Katie Rife, A.V. Club:

“Blending elements of ‘Superbad’ and ‘Zombieland,’ this teen-oriented horror-comedy was written by a team of four screenwriters, which is apparently how many people it takes to come up with a strip club called ‘Lawrence Of Alabia’ and a visual pun involving a zombie literally eating a teenage girl’s vagina. We also get zombie diarrhea jokes, zombie fat jokes, zombie selfie jokes, zombie cat-lady jokes, and zombie stripper jokes. And when all of this starts to seem too crass, out come the clichéd lessons about the importance of friendship and being who you are.”

Devan Coggan, Entertainment Weekly:

“Even with director Christopher Landon, who wrote four entries in the ‘Paranormal Activity’ franchise, the film relies far more on undead nudity and gross-out humor than actual scares. (At one point, Ben has to hang onto a zombie penis to avoid falling out of a window.) After decades of well-trodden zombie tropes, a successful zombie movie has to be at least one of three things: a) original b) funny or c) actually scary. ‘Scouts Guide To The Zombie Apocalypse’ doesn’t earn a merit badge in any one of those categories.”

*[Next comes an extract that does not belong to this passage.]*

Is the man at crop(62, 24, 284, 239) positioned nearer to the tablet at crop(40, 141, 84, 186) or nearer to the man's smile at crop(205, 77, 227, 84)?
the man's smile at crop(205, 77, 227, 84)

Eric Eisenberg, CinemaBlend.com:

“‘Scouts Guide To The Zombie Apocalypse’ isn’t entirely without interesting moments — as clever scenes are accomplished with the inclusion of undead animals, and there’s even a nice running gag with a particular zombie who just won’t die — but that’s really as far as compliments can be taken. The film is mostly an assemblage of poor taste, bad jokes, aimless storytelling and unfulfilled potential. You can find a much better way to spend the Halloween holiday.”

Jordan Hoffman, The Guardian:

“Plenty of times you watch a bad film and come out sighing: ‘That’s a shame, there was a good movie in there somewhere!’ ‘Scouts Guide to the Zombie Apocalypse’ offers no such frustration. This is idiocy from soup to nuts, devoid of any clever ideas, meaningful performances or memorable set pieces.”

Eric Henderson, Slant Magazine:

“It’s all more frantic than funny, tapping into Peter Jackson and Sam Raimi‘s love of mealy carnage, but entirely lacking ‘Dead Alive’ and ‘Evil Dead 2”s sense of humor. How creatively bankrupt is ‘Scouts Guide?’ Its arguable best joke — that aforementioned strip club is called Lawrence of Alabia — was lifted almost wholesale from ‘Sex and the City 2”s worst.”

Peter Sobczynski, RogerEbert.com:

“Loud, repellent, badly written, indifferently directed and almost completely devoid of any genuine laughs, ‘Scouts Guide to the Zombie Apocalypse’ is essentially a film for 12-year-old boys who can still derive some kind of basic entertainment from the mere sight of spurting blood or a bare breast, all the better if they can appear at the same time. For everyone else, it is little more than disposable junk that will only make you appreciate the achievements of the likes of ‘Shaun of the Dead’ and ‘Zombieland’ even more.”

“Scouts Guide to the Zombie Apocalypse” hit theaters this Friday.